■ YOUR TASK:
In full and word for word, copy the records that follow.

*** Block opens ***

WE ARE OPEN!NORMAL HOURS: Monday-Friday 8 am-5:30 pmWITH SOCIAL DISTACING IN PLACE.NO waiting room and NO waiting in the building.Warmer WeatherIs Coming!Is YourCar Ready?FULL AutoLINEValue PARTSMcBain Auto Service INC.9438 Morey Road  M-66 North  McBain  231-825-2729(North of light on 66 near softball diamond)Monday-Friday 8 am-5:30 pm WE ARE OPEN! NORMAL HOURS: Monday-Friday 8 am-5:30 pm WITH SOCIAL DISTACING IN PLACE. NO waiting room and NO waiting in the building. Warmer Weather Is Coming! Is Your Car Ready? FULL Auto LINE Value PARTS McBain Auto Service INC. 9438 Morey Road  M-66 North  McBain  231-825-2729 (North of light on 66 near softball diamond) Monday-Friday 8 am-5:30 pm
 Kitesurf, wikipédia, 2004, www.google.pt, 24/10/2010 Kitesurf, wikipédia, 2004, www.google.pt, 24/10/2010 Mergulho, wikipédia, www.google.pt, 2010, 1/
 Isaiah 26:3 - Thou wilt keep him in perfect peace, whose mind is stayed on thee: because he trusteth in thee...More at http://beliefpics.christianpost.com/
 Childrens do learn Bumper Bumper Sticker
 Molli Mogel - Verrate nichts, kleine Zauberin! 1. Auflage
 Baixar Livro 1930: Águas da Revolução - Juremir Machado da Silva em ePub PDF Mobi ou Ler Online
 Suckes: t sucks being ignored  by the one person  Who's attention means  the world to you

*** Block closes ***

■ SOLUTION TO THIS TASK:
WE ARE OPEN!NORMAL HOURS: Monday-Friday 8 am-5:30 pmWITH SOCIAL DISTACING IN PLACE.NO waiting room and NO waiting in the building.Warmer WeatherIs Coming!Is YourCar Ready?FULL AutoLINEValue PARTSMcBain Auto Service INC.9438 Morey Road  M-66 North  McBain  231-825-2729(North of light on 66 near softball diamond)Monday-Friday 8 am-5:30 pm WE ARE OPEN! NORMAL HOURS: Monday-Friday 8 am-5:30 pm WITH SOCIAL DISTACING IN PLACE. NO waiting room and NO waiting in the building. Warmer Weather Is Coming! Is Your Car Ready? FULL Auto LINE Value PARTS McBain Auto Service INC. 9438 Morey Road  M-66 North  McBain  231-825-2729 (North of light on 66 near softball diamond) Monday-Friday 8 am-5:30 pm
 Kitesurf, wikipédia, 2004, www.google.pt, 24/10/2010 Kitesurf, wikipédia, 2004, www.google.pt, 24/10/2010 Mergulho, wikipédia, www.google.pt, 2010, 1/
 Isaiah 26:3 - Thou wilt keep him in perfect peace, whose mind is stayed on thee: because he trusteth in thee...More at http://beliefpics.christianpost.com/
 Childrens do learn Bumper Bumper Sticker
 Molli Mogel - Verrate nichts, kleine Zauberin! 1. Auflage
 Baixar Livro 1930: Águas da Revolução - Juremir Machado da Silva em ePub PDF Mobi ou Ler Online
 Suckes: t sucks being ignored  by the one person  Who's attention means  the world to you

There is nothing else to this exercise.